- Work to complete: Transcribe the material verbatim in full; the pictures do not belong in the copy.

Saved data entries
_____

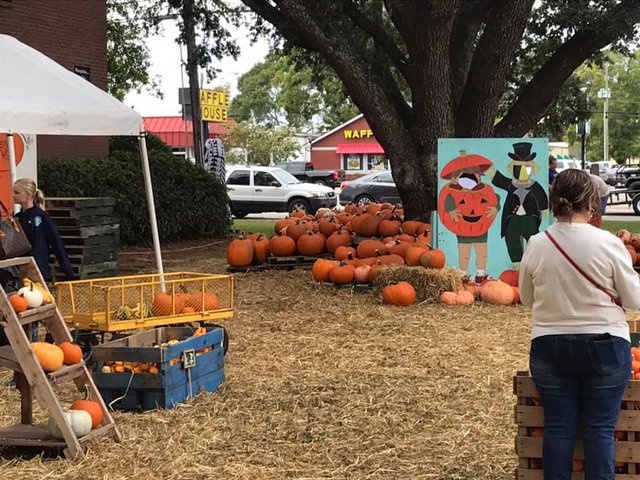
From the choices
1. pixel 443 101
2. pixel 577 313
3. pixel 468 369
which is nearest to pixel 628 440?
pixel 577 313

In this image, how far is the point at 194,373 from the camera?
6.54 m

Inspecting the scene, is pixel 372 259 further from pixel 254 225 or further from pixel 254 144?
pixel 254 144

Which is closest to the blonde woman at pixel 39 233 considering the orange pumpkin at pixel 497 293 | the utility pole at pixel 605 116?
the orange pumpkin at pixel 497 293

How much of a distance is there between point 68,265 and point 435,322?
3.95 meters

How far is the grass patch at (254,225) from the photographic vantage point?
22469 millimetres

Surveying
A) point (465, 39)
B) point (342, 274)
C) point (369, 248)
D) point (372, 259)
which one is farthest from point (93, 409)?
point (465, 39)

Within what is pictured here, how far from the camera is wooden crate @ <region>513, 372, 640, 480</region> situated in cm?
405

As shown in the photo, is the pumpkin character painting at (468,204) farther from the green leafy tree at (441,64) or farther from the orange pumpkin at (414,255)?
the green leafy tree at (441,64)

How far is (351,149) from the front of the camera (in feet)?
254

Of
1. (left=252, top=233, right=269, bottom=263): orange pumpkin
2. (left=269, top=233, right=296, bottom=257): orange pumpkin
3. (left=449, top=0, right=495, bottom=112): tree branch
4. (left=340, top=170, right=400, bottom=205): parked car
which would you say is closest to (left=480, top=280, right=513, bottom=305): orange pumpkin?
(left=269, top=233, right=296, bottom=257): orange pumpkin

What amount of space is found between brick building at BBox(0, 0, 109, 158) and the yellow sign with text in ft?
17.2

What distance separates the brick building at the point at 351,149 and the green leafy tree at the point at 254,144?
5489 mm

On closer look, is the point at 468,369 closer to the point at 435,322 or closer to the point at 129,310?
the point at 435,322

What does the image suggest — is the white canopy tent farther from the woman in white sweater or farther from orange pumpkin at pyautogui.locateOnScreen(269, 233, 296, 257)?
the woman in white sweater
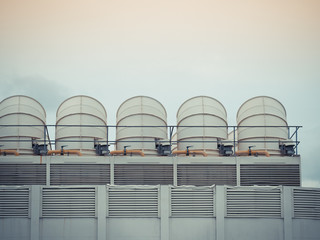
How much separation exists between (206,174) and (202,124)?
3163 mm

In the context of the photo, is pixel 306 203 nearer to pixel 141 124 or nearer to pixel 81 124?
pixel 141 124

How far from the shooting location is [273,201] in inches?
1043

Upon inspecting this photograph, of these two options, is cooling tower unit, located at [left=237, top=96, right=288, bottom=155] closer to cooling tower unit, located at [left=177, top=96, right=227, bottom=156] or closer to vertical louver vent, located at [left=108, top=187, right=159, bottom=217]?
cooling tower unit, located at [left=177, top=96, right=227, bottom=156]

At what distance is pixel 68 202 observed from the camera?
85.5ft

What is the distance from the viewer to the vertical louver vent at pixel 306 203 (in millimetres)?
26562

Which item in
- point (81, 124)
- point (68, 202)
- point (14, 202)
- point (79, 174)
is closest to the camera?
point (14, 202)


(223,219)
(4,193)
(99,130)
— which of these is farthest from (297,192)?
(4,193)

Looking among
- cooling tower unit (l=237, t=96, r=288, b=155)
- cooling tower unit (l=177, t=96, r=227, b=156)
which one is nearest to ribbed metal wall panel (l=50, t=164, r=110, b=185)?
cooling tower unit (l=177, t=96, r=227, b=156)

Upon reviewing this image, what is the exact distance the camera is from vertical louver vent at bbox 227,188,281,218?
26297 mm

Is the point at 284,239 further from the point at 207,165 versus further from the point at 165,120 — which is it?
the point at 165,120

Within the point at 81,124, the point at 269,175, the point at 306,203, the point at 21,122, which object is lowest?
the point at 306,203

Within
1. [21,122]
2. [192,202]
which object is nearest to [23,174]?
[21,122]

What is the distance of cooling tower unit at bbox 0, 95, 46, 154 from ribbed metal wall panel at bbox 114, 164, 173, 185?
4.53 m

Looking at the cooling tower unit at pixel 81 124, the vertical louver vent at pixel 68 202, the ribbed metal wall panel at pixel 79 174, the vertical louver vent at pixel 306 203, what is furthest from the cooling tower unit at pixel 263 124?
the vertical louver vent at pixel 68 202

_____

- Complete response:
From the choices
1. pixel 443 101
2. pixel 577 313
3. pixel 468 369
which is nearest to pixel 628 440?
pixel 577 313

In this image, how far is the point at 194,373 from the camera?
6.54 m

Inspecting the scene, is pixel 372 259 further from pixel 254 225 or further from pixel 254 144?
pixel 254 144

Which is closest to the blonde woman at pixel 39 233 considering the orange pumpkin at pixel 497 293 | the utility pole at pixel 605 116?
the orange pumpkin at pixel 497 293

How much of a distance is there between point 68,265 and point 435,322?
3.95 meters

How far is the grass patch at (254,225) from the photographic vantage point?
22469 millimetres

Surveying
A) point (465, 39)
B) point (342, 274)
C) point (369, 248)
D) point (372, 259)
which one is farthest from point (93, 409)?
point (465, 39)

Within what is pictured here, how far from the camera is wooden crate @ <region>513, 372, 640, 480</region> situated in cm?
405

As shown in the photo, is the pumpkin character painting at (468,204) farther from the green leafy tree at (441,64) or farther from the orange pumpkin at (414,255)?
the green leafy tree at (441,64)

How far is (351,149) from the front of the camera (in feet)?
254

Of
1. (left=252, top=233, right=269, bottom=263): orange pumpkin
2. (left=269, top=233, right=296, bottom=257): orange pumpkin
3. (left=449, top=0, right=495, bottom=112): tree branch
4. (left=340, top=170, right=400, bottom=205): parked car
which would you say is closest to (left=480, top=280, right=513, bottom=305): orange pumpkin?
(left=269, top=233, right=296, bottom=257): orange pumpkin

What amount of space is found between brick building at BBox(0, 0, 109, 158) and the yellow sign with text in ft?
17.2

What distance separates the brick building at the point at 351,149 and the green leafy tree at the point at 254,144?
5489 mm

On closer look, is the point at 468,369 closer to the point at 435,322 or closer to the point at 129,310?
the point at 435,322

What does the image suggest — is the white canopy tent farther from the woman in white sweater or farther from orange pumpkin at pyautogui.locateOnScreen(269, 233, 296, 257)?
the woman in white sweater
How much separation exists between (206,174) and (202,124)?
3163 mm

In the context of the photo, is pixel 306 203 nearer to pixel 141 124 or nearer to pixel 81 124?
pixel 141 124

How far from the shooting location is [273,201] in inches?
1043

Upon inspecting this photograph, of these two options, is cooling tower unit, located at [left=237, top=96, right=288, bottom=155] closer to cooling tower unit, located at [left=177, top=96, right=227, bottom=156] or closer to vertical louver vent, located at [left=108, top=187, right=159, bottom=217]?
cooling tower unit, located at [left=177, top=96, right=227, bottom=156]

At what distance is pixel 68 202 observed from the camera?
85.5ft

What is the distance from the viewer to the vertical louver vent at pixel 306 203 (in millimetres)?
26562

Which item in
- point (81, 124)
- point (68, 202)
- point (14, 202)
- point (79, 174)
is closest to the camera?
point (14, 202)


(223,219)
(4,193)
(99,130)
— which of these is farthest from (297,192)?
(4,193)

Looking among
- cooling tower unit (l=237, t=96, r=288, b=155)
- cooling tower unit (l=177, t=96, r=227, b=156)
which one is nearest to ribbed metal wall panel (l=50, t=164, r=110, b=185)?
cooling tower unit (l=177, t=96, r=227, b=156)

Upon reviewing this image, what is the exact distance the camera is from vertical louver vent at bbox 227,188,281,218?
26297 mm

Is the point at 284,239 further from the point at 207,165 versus further from the point at 165,120 — which is it?
the point at 165,120

Within the point at 81,124, the point at 269,175, the point at 306,203, the point at 21,122, which object is lowest?
the point at 306,203

Within
1. [21,122]
2. [192,202]
which object is nearest to [23,174]?
[21,122]

What is the distance of cooling tower unit at bbox 0, 95, 46, 154 from ribbed metal wall panel at bbox 114, 164, 173, 185?
4.53 m

Looking at the cooling tower unit at pixel 81 124, the vertical louver vent at pixel 68 202, the ribbed metal wall panel at pixel 79 174, the vertical louver vent at pixel 306 203, what is furthest from the cooling tower unit at pixel 263 124?
the vertical louver vent at pixel 68 202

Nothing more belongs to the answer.